FITRATIN BOZULMASI
"İslam teslimiyettir; teslimiyet ise fıtrata uymaktır." dediğimizde aslında herkesin onaylayacağı bir cümle kurmuş oluyoruz.Fakat;
- Sistem birikim veya din adına ortaya konanların yetmediği
- Gelenek ve kültür adına var olan her şeyin cesede döndüğü
- Şintoizm Konfüçyanizm ve Budizm gibi dinlerin ölü birer folklorik unsur olarak görüldüğü
- İdeolojilerin önce tıkanıp sonra tükendiği ve iddialarından vazgeçtiği
- Dinlerin tüm vaatlerinin boşa düşüp koca bir yalan ve kandırmacaya dönüşerek Modernizm karşısında teslim olduğu
- Müslümanların birikimlerinin çağa cevap vermediği ve sorunlar karşısında çözüm öneremediği
- Müslümanların karakter zaafı yaşadığı eylemlerinin karanlığa ve bozgunculuğa dönüştüğü
- Zihinlerin karıştığı amellerin menfaatin ötesine geçmediği
- Değerlerin buharlaşıp Postmodern bir anlamsızlığa gömüldüğü
- Yeni Nasyonal/Sosyalist diktatörlüklerin egemenliğinin arefesi gibi duran bu zamanlarda "sözün iman ve amelin" anlamı yitirilmiş görünüyor.
AJİTASYONDAN UZAK
FITRATNAME ise anlayanlar ve anlamak isteyenler için kiminin deist kiminin dinsiz kiminin bu ne densiz dediği/diyeceği yalınlıkta evrensel çağrı... Arı duru İslam'a ve zaten İslam olan insanlık değer ve eylemlerine ışık tutan sistemli bir bakış açısıyla yazılan FITRATNAME hem insanlık ve uygarlık birikimin ihyası hem de İslamî düşüncenin yeniden inşası için mütevazı ama çok keskin bir söylem içeriyor.
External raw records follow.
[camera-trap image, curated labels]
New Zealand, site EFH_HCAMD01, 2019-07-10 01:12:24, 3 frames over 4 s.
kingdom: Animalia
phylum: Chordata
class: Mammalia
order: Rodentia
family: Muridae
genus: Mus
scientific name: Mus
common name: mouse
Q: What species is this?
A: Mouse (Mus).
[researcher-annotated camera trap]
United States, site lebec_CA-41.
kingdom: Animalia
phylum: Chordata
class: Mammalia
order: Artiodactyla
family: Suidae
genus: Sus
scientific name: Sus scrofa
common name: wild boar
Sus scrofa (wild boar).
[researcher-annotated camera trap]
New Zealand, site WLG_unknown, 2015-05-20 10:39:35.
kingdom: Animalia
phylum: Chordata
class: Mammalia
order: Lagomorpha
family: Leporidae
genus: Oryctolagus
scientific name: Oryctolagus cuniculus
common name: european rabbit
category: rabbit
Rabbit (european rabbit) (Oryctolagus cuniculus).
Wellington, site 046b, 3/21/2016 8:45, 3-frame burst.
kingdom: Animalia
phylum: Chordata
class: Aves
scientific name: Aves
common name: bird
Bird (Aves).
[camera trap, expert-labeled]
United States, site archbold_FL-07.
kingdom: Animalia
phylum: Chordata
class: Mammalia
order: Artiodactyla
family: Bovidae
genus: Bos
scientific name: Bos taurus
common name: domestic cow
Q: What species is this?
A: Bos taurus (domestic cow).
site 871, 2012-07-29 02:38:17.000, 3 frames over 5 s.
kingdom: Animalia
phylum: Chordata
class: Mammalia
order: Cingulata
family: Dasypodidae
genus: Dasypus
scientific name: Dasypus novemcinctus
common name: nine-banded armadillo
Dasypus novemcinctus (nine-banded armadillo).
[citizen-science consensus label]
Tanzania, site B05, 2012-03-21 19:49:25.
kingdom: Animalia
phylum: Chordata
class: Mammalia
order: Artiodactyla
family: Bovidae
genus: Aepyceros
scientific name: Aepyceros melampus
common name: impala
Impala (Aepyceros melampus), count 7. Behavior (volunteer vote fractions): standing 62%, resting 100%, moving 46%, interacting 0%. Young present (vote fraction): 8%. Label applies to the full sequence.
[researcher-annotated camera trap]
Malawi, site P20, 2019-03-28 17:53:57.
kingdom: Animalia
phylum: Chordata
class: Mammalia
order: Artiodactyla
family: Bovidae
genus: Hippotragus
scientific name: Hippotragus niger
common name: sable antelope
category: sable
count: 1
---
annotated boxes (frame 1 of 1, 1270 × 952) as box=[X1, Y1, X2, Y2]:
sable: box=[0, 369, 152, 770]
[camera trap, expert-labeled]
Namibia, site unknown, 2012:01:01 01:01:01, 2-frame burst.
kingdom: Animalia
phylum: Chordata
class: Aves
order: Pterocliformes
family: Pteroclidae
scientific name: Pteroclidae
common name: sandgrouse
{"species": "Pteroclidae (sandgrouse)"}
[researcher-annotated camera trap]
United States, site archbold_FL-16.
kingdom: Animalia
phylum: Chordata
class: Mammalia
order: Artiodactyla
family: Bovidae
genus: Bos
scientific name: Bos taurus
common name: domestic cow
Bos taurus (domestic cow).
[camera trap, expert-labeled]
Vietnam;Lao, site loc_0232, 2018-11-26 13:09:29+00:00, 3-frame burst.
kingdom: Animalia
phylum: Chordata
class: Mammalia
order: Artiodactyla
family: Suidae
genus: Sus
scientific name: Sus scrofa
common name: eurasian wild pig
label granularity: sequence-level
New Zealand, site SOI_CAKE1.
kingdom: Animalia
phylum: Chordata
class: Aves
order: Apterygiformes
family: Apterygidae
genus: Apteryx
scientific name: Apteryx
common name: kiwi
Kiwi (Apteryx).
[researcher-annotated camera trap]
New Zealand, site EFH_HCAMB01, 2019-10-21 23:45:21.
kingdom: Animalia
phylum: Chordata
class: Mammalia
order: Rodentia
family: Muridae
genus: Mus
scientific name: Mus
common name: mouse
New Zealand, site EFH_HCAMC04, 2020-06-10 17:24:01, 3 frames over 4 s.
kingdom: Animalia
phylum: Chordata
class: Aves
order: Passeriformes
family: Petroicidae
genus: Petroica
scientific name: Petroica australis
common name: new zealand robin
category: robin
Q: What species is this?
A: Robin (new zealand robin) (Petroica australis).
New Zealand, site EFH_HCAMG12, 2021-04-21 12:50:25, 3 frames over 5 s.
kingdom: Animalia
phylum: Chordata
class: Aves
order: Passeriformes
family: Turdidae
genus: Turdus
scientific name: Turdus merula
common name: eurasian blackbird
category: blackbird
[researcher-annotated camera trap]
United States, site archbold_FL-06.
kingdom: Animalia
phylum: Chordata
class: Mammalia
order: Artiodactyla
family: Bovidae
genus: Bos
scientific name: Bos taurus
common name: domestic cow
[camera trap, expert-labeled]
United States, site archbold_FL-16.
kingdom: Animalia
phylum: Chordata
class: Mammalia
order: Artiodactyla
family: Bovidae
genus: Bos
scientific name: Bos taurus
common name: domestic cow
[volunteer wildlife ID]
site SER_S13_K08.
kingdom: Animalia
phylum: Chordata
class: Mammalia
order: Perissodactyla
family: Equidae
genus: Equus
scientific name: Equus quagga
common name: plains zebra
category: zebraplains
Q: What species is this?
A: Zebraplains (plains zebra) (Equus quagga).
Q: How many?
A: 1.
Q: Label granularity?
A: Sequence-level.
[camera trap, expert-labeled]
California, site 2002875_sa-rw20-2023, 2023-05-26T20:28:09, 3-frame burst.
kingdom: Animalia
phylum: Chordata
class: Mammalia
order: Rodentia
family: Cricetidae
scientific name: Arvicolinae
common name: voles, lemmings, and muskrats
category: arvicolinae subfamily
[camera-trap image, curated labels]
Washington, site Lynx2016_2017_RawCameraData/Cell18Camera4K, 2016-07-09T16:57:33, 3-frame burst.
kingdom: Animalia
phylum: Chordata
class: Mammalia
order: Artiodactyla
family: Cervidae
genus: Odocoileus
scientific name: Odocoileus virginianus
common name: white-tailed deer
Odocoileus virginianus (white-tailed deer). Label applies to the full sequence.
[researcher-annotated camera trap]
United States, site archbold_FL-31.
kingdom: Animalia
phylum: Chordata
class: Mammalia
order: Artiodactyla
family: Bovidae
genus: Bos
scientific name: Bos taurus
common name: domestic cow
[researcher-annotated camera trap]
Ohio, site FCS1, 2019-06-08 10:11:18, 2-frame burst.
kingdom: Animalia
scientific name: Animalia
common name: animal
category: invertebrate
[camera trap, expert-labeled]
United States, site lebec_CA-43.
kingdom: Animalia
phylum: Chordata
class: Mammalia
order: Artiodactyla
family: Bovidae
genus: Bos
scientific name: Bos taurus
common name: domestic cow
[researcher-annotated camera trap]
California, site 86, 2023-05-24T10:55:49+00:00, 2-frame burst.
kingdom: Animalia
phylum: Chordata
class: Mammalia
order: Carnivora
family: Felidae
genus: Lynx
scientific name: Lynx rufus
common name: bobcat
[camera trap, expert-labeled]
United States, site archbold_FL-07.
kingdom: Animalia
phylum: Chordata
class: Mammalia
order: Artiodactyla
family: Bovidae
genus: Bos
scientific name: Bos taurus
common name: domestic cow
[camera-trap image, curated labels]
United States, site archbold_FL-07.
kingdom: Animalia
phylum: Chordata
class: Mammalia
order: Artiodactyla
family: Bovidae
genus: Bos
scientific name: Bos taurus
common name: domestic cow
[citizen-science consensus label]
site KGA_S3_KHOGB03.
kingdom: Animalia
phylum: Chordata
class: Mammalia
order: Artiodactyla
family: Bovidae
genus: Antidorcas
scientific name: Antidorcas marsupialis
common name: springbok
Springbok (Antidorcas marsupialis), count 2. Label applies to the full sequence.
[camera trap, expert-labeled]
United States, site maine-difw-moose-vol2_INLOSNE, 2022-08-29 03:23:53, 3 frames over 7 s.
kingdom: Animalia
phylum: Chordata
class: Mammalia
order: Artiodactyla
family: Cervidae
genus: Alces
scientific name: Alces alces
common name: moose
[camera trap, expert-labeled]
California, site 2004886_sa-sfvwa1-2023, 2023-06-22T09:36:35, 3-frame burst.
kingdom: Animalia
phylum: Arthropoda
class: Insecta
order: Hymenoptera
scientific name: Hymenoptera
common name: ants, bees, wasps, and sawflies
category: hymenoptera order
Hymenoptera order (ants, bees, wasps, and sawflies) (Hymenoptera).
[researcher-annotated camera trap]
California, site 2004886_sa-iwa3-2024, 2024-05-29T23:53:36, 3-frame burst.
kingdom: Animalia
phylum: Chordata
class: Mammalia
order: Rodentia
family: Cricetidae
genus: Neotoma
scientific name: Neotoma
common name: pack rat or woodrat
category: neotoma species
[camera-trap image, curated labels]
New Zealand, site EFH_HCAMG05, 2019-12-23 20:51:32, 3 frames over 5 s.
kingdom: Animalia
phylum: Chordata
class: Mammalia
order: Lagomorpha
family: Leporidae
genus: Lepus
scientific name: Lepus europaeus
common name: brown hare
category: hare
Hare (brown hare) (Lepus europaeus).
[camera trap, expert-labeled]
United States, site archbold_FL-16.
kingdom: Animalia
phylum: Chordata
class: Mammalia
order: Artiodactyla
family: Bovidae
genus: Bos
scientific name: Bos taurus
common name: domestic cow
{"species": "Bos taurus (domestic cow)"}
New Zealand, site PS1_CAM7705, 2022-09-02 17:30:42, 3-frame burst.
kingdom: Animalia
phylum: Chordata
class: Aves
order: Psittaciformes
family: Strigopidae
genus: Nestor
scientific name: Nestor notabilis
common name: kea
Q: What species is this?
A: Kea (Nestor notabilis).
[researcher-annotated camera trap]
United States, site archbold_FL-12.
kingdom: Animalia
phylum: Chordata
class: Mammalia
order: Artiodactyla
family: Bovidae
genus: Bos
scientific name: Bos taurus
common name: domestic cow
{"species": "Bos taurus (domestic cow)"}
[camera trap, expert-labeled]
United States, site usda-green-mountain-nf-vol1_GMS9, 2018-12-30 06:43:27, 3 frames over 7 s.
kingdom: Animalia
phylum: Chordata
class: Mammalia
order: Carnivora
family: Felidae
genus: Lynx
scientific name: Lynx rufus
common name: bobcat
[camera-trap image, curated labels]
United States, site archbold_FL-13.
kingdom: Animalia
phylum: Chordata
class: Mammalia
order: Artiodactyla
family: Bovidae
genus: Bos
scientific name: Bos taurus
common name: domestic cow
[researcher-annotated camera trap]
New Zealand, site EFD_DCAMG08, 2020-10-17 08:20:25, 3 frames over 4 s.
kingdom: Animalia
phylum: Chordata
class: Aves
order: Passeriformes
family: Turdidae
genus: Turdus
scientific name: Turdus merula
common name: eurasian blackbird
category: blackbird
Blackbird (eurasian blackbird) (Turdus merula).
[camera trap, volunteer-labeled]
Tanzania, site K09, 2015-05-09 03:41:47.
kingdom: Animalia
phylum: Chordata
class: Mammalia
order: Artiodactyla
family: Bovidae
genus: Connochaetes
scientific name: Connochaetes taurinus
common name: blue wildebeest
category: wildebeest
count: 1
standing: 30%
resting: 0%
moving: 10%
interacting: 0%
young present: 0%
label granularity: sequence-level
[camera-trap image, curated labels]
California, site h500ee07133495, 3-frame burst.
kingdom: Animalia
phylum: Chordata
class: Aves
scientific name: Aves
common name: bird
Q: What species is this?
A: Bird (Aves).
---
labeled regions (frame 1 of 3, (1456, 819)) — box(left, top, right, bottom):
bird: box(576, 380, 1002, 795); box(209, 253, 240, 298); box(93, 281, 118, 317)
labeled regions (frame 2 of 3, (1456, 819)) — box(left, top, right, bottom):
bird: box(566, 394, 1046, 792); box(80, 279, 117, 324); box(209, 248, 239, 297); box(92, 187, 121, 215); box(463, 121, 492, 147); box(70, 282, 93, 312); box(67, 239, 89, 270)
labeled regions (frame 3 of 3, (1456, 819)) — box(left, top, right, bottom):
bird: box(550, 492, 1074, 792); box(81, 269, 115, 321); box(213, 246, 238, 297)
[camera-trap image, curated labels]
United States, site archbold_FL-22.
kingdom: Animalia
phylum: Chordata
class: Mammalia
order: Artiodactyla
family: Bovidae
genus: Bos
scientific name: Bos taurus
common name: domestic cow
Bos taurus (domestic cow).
Kelimeler cam kırığı gibi keskin; cümleler buz gibi soğuk ve yalın. Kitapta; yazarın hiçbir tahrik tazyik ve ajistasyona girmeden gerçeği ifade etme endişesi taşıdığı görülüyor. FITRATNAME'deki yazılar tasavvur iman ve davranış değişikliği için sarsıcı tespitler ve öneriler taşıyor.
SÖZÜN ÇAĞRISI
Sözün dürüst çıkarsız ve anlaşılır olmasına özlem duyulduğu; dinî düşüncenin kendini tekrara ve küflenmiş malumat deposuna dönüştüğü bağlamda FITRATNAME; bir İslam rönesansı için işaret fişeği olarak görülebilecek metinlerden oluşuyor. Kitap; hanif dine tevhide ve fıtrata güçlü bir çağrı içeriyor. Ayrıca bu kitapta Murat SAYIMLAR; "Bizde felsefi düşünce doğacaksa ancak şiirden/edebiyattan doğar." diyenleri şaşırtacak biçimde açıklama ve tanımlamanın ötesine geçerek yepyeni bir dayanak çerçevesi sunuyor. İslami düşüncenin inşası için ortaya konan ve büyük bir emeğin ürünü olan bu kitapta düşünceler -lafa gelince "zaten öyle denen"ler bile- derinlik ve tutarlılıkla ifade ediliyor.